For the problem specified, you want to know the total probability of returning to the origin after the first step. If the first step is to the right (which happens with probability $q$), then you must return to the origin; if it is to the left (with probability $1-q$), then you will return to the origin with probability $P_1 = \alpha = q/(1-q)$. So the solution is $$ P_{\text{return}} = q + (1-q)\alpha = q + (1-q)\frac{q}{1-q} = 2q $$ for general $q<1/2$, and $P_{\text{return}} = 2/3$ in this case.
The problem you refer to is the study of return probability for a random walk on a lattice. In your case, the lattice is the 1-D lattice of integers. This problem is very well studied on general lattices.

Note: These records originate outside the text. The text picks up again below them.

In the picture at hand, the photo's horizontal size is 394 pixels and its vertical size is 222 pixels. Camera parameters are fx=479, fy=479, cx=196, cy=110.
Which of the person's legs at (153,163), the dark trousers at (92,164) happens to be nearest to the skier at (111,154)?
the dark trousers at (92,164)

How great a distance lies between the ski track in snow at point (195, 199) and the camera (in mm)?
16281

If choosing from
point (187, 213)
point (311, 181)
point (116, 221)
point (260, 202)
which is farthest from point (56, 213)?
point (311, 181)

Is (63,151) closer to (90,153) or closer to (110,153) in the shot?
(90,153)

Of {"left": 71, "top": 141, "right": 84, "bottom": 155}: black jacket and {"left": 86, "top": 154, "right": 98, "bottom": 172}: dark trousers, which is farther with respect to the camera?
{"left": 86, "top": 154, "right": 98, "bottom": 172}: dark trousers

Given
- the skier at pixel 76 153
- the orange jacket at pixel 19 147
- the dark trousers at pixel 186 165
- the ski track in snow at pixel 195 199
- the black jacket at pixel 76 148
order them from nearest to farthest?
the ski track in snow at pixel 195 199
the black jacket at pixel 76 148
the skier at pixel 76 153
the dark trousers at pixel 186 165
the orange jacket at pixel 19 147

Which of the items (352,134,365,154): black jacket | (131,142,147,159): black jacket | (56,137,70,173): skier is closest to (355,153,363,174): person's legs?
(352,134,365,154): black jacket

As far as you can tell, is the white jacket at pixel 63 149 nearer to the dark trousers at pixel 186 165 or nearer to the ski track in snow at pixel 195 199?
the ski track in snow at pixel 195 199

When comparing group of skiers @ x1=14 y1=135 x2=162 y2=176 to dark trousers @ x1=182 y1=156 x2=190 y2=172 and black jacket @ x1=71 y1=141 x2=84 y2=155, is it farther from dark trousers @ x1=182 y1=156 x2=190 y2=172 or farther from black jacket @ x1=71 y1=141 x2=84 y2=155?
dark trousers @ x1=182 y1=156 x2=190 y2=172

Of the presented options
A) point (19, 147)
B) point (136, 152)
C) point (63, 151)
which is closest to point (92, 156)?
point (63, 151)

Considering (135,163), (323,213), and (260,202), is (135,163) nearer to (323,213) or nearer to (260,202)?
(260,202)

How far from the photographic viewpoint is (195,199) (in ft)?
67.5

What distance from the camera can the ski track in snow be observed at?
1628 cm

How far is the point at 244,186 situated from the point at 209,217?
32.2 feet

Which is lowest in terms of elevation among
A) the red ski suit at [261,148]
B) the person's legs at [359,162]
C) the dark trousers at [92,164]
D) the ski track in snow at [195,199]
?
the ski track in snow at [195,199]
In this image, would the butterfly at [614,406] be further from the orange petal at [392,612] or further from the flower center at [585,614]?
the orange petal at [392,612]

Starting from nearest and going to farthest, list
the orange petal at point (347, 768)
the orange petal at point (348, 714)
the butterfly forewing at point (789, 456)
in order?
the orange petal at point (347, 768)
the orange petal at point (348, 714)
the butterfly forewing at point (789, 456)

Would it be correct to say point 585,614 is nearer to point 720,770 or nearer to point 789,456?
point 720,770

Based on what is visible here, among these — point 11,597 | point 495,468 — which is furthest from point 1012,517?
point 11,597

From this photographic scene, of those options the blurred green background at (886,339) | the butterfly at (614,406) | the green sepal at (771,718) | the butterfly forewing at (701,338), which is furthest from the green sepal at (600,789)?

A famous theorem by Polya says that while the probability of return is $1$ for symmetric random walks (i.e., all moves are equally likely unlike in this question) in $1$ and $2$ dimensional lattices, it is strictly less than $1$ in all higher dimensions. See here for more details.
The solution posted by mjqxxxx is very clever and is perfectly valid. If you are interested in other solutions, a very systematic way of studying this problem is through the use of generating functions. See this lecture notes for more information (In fact, these notes have the solution to the problem you posed).